(Stored data)
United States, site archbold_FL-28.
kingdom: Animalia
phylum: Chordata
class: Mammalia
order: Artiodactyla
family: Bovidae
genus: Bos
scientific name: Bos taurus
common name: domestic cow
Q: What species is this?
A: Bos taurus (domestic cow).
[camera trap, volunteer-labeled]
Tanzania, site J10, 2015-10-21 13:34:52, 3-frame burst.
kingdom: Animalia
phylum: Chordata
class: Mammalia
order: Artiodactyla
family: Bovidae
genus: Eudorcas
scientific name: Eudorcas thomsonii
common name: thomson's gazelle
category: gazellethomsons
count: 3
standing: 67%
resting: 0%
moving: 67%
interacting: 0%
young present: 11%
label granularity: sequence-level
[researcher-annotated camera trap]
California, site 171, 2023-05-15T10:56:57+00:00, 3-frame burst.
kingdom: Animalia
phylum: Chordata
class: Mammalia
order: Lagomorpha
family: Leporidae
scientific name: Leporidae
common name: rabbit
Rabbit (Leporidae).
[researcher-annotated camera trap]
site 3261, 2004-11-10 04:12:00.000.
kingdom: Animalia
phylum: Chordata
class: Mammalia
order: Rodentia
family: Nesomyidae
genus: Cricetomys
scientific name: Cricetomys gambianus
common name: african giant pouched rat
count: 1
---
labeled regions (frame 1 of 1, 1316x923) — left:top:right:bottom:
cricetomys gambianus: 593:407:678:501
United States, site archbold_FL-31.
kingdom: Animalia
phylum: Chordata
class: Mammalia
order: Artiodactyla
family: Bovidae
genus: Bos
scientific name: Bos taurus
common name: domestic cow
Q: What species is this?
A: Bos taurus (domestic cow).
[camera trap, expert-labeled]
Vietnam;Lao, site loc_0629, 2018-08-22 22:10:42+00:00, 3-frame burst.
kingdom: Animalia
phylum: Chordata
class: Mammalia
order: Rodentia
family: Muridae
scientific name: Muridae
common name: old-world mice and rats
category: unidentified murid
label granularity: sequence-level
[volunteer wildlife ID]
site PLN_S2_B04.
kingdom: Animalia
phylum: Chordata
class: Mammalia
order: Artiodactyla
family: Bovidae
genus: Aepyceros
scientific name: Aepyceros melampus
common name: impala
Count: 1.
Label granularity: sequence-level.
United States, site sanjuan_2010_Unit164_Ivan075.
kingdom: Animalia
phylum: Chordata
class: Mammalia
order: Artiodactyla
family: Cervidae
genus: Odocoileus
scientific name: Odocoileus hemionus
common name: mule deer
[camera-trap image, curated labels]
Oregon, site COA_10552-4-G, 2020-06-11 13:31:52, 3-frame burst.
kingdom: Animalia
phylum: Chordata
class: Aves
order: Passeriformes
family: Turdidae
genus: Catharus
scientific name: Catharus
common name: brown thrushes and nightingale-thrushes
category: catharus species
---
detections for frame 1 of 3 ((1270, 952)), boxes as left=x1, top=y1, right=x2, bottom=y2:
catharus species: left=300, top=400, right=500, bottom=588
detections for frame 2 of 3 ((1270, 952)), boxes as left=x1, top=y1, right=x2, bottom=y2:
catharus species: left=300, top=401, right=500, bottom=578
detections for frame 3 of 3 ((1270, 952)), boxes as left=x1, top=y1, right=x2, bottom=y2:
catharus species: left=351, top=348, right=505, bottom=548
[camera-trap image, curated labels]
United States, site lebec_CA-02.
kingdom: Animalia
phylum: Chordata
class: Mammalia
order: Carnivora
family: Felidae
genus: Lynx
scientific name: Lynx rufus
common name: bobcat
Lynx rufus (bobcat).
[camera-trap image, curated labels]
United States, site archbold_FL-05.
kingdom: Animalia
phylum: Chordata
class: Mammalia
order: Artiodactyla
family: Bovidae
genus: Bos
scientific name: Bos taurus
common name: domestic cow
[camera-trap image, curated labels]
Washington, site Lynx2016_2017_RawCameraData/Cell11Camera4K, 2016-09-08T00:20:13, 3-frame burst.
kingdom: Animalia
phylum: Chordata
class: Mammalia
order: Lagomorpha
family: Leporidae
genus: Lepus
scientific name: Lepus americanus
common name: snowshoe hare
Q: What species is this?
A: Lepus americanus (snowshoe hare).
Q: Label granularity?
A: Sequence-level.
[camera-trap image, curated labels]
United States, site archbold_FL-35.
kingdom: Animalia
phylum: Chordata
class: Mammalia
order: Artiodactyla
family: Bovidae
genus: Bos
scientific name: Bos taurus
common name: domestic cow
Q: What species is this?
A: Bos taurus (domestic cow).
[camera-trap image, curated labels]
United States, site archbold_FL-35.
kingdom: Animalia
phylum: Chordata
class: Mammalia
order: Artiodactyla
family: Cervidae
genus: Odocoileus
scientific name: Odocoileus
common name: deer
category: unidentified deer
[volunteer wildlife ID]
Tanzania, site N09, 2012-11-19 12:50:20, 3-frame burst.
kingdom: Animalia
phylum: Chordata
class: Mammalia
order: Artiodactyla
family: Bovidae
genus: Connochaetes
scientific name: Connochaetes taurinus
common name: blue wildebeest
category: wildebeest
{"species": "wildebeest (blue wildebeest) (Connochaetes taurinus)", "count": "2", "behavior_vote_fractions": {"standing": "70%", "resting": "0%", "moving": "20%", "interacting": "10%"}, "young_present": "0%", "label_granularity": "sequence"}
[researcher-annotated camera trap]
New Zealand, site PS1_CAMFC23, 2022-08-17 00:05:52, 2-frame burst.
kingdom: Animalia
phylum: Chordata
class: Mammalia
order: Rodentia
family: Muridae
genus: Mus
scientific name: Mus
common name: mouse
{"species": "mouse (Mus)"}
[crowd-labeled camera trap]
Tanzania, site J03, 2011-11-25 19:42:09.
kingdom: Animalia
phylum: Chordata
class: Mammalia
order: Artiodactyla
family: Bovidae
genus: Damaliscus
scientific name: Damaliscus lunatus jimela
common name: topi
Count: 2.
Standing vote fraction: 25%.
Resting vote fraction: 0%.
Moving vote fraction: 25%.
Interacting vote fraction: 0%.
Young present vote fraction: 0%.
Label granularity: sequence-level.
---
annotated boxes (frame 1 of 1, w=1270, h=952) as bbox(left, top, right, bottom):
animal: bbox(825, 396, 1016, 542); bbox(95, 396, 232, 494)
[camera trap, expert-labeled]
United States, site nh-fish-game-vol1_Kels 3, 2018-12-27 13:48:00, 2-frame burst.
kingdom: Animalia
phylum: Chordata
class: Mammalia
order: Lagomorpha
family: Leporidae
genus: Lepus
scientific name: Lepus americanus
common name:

_EXERCISE DIRECTIONS_: Each line that includes the string "Odocoileus" should be copied from the data.

_RESULT OF THIS EXERCISE_:
genus: Odocoileus
scientific name: Odocoileus hemionus
genus: Odocoileus
scientific name: Odocoileus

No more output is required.